Large Eddy Simulation of the Mixing of a Passive Scalar in a High-Schmidt Turbulent Jet

Abstract

Accurate subgrid-scale (SGS) scalar flux models are essential when large eddy simulation (LES) is used to represent flow, mixing and transport of passive and active scalars in engineering, and environmental applications in turbulent regime. Many SGS scalar flux models have been developed for flows with low Schmidt numbers (Sc), but their application to high Sc flows has important limitations. In high Sc flows, the behavior of the scalar field becomes anisotropic because of intermittency effects, phenomenon that must be accounted for by SGS scalar flux models. The objective of this paper is to evaluate the ability of three SGS scalar flux models to predict the scalar behavior of a high Sc-number flow configuration, namely the anisotropy-resolved SGS scalar flux model: (1) appropriate for high Sc-number flow configurations, and two additional SGS models (linear eddy diffusivity based SGS models) with (2) constant, and (3) dynamically calculated turbulent Schmidt number.
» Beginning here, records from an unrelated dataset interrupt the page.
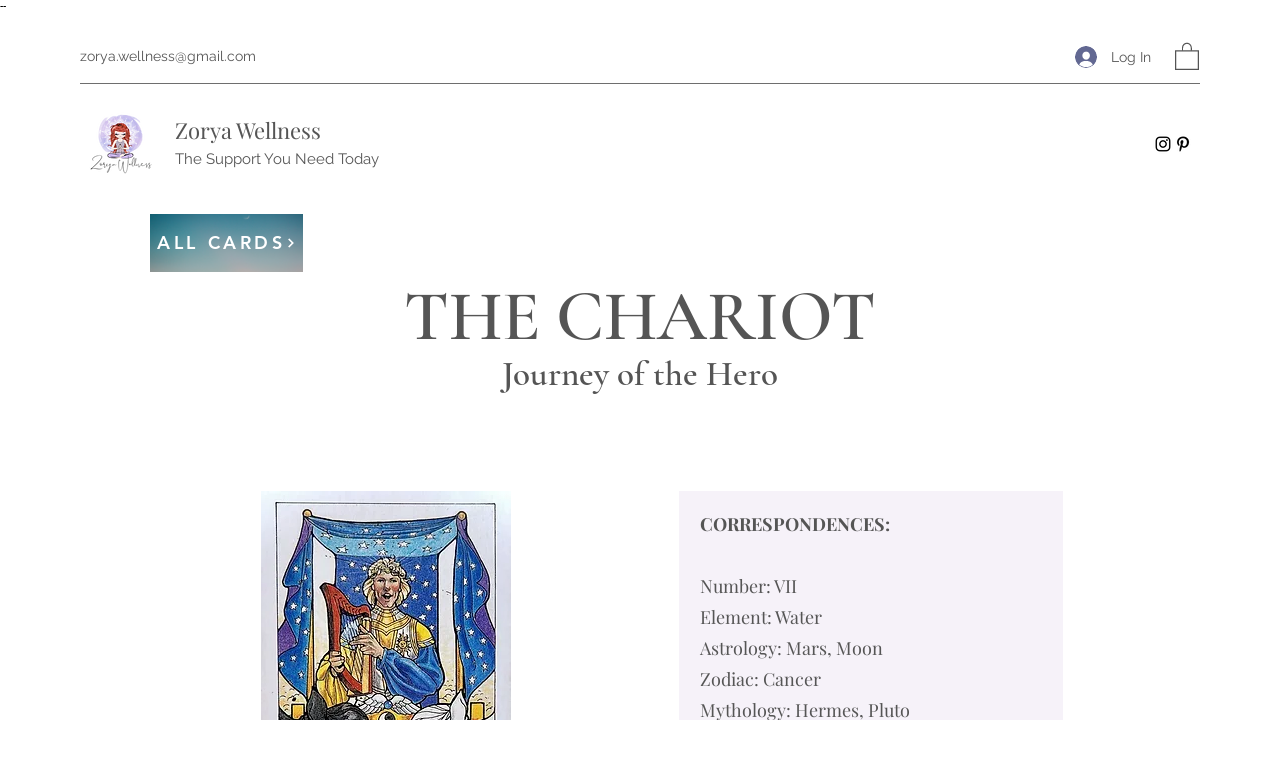

--- FILE ---
content_type: text/html; charset=utf-8
request_url: https://www.google.com/recaptcha/api2/aframe
body_size: 267
content:
<!DOCTYPE HTML><html><head><meta http-equiv="content-type" content="text/html; charset=UTF-8"></head><body><script nonce="TxsQjGXevryfdFBXWjcpSA">/** Anti-fraud and anti-abuse applications only. See google.com/recaptcha */ try{var clients={'sodar':'https://pagead2.googlesyndication.com/pagead/sodar?'};window.addEventListener("message",function(a){try{if(a.source===window.parent){var b=JSON.parse(a.data);var c=clients[b['id']];if(c){var d=document.createElement('img');d.src=c+b['params']+'&rc='+(localStorage.getItem("rc::a")?sessionStorage.getItem("rc::b"):"");window.document.body.appendChild(d);sessionStorage.setItem("rc::e",parseInt(sessionStorage.getItem("rc::e")||0)+1);localStorage.setItem("rc::h",'1768984549011');}}}catch(b){}});window.parent.postMessage("_grecaptcha_ready", "*");}catch(b){}</script></body></html>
The LES simulation results accomplished by these models are compared to each other and to experimental data of a turbulent round jet discharging a diluted scalar into a low-velocity coflowing water stream. The comparison of simulation results and experimental observations shows that, in general, all SGS models reproduce the mean filtered concentration distribution in radial direction. The dynamic eddy diffusivity and anisotropy models reproduce the rms of the concentration and SGS scalar fluxes distribution. In particular, the anisotropy model improves the prediction reliability of LES. However, the three models evaluated in this study cannot accurately predict the scalar behavior at the superviscous layer. Finally, this work demonstrates that complex models can achieve reliable predictions on reasonable grids using less computational effort, while simple models require fine grids with increased computational costs.